Dopo mesi di negoziato e una lunga notte di trattativa è stata firmata l’ipotesi di accordo per il contratto integrativo 2026-2028 del gruppo Piaggio. Un’intesa che arriva in un contesto segnato da forti incertezze economiche e geopolitiche e che assume un valore rilevante perché punta a tutelare i salari e a rafforzare gli elementi normativi a favore delle lavoratrici e dei lavoratori metalmeccanici del gruppo. Ma che registra un importante passo in avanti sul fronte del miglioramento dei livelli medi (nazionali) del premio di risultato.
Premio di risultato in aumento e anticipi mensili più alti
Sul piano economico l’accordo introduce un incremento significativo del premio di risultato. Il valore a regime per il livello 1 sale da 1.860 a 2.580 euro annui, con un aumento complessivo di 720 euro.

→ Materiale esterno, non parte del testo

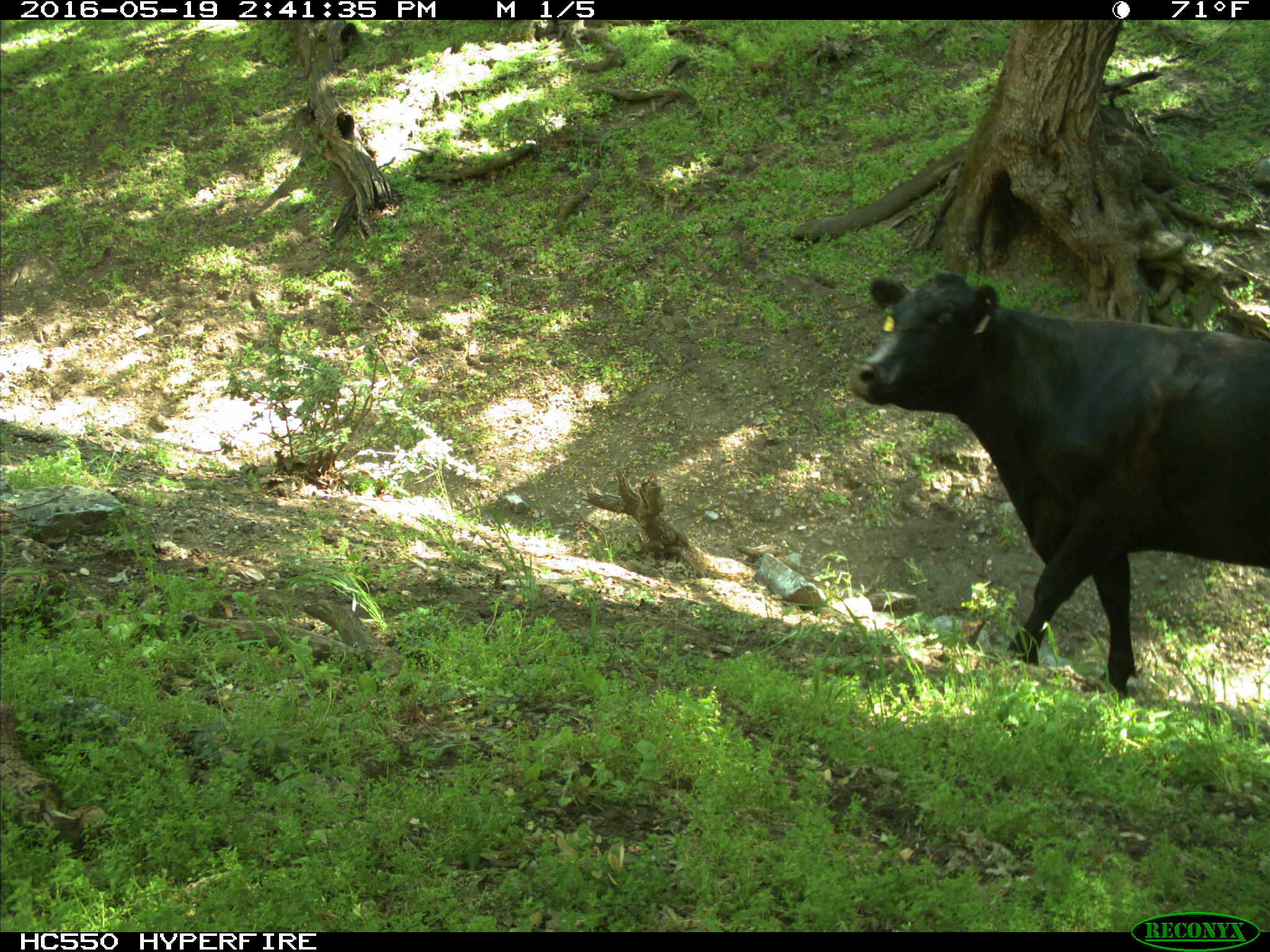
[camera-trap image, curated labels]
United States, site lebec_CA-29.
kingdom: Animalia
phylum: Chordata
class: Mammalia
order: Artiodactyla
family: Bovidae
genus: Bos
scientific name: Bos taurus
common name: domestic cow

Parallelamente crescono anche gli anticipi mensili, che passeranno dagli attuali 155 euro a 180 euro nel 2026, 200 euro nel 2027 e 215 euro nel 2028. L’intesa prevede inoltre criteri di maturazione di miglior favore, rafforzando la certezza del premio per una platea più ampia di addetti.
Diritti, relazioni sindacali e voto dei lavoratori
Accanto agli aspetti economici, l’ipotesi di accordo interviene sul piano normativo, migliorando il sistema di relazioni sindacali e alcuni elementi della disciplina del rapporto di lavoro.

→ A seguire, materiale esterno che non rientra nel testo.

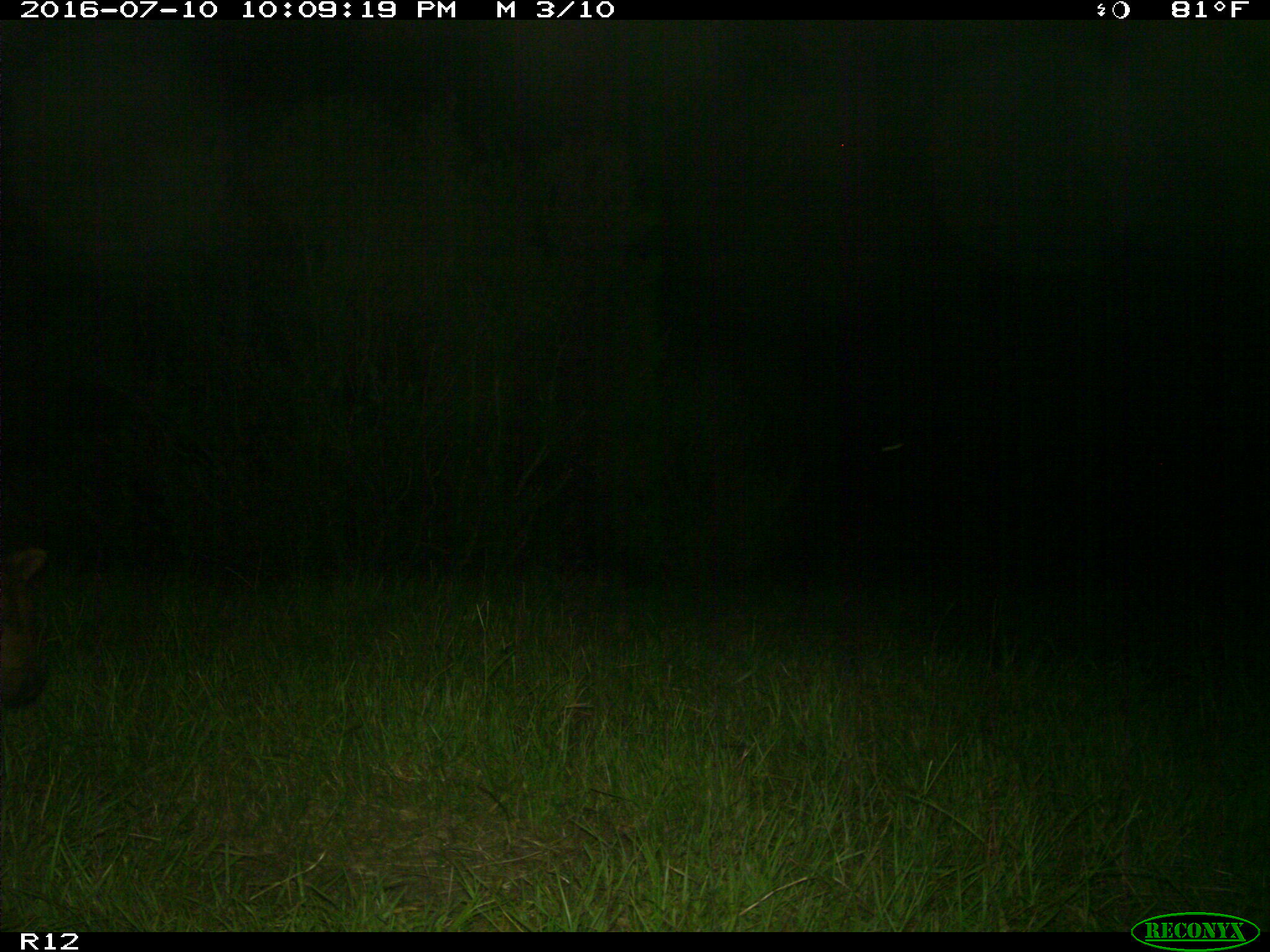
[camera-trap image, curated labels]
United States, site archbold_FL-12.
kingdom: Animalia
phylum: Chordata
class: Mammalia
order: Artiodactyla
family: Bovidae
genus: Bos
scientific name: Bos taurus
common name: domestic cow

«La firma dell’integrativo tutela i salari e riconosce importanti elementi normativi», ha dichiarato Maurizio Oreggia, coordinatore nazionale Piaggio per la Fiom-Cgil. Ora la parola passa ai lavoratori: nel mese di febbraio sono previste assemblee in tutti i siti del gruppo, con voto vincolante sull’ipotesi raggiunta.
Piaggio e il trend dei premi di produttività in Italia
L’accordo Piaggio si inserisce in un quadro nazionale che vede il settore metalmeccanica in espansione.
A metà gennaio risultano 9.114 contratti di produttività attivi, 107 in più rispetto alla rilevazione del 15 dicembre 2025. L’88% è costituito da accordi aziendali, il resto da intese territoriali.
Il premio medio annuo ha raggiunto 1.712 euro lordi, in crescita rispetto al passato. Nell’ultimo anno, inoltre, oltre 5 milioni di lavoratori hanno ricevuto premi di produttività detassati, con un importo medio superiore a 1.600 euro annui, confermando il ruolo centrale della contrattazione integrativa nel sostegno ai salari.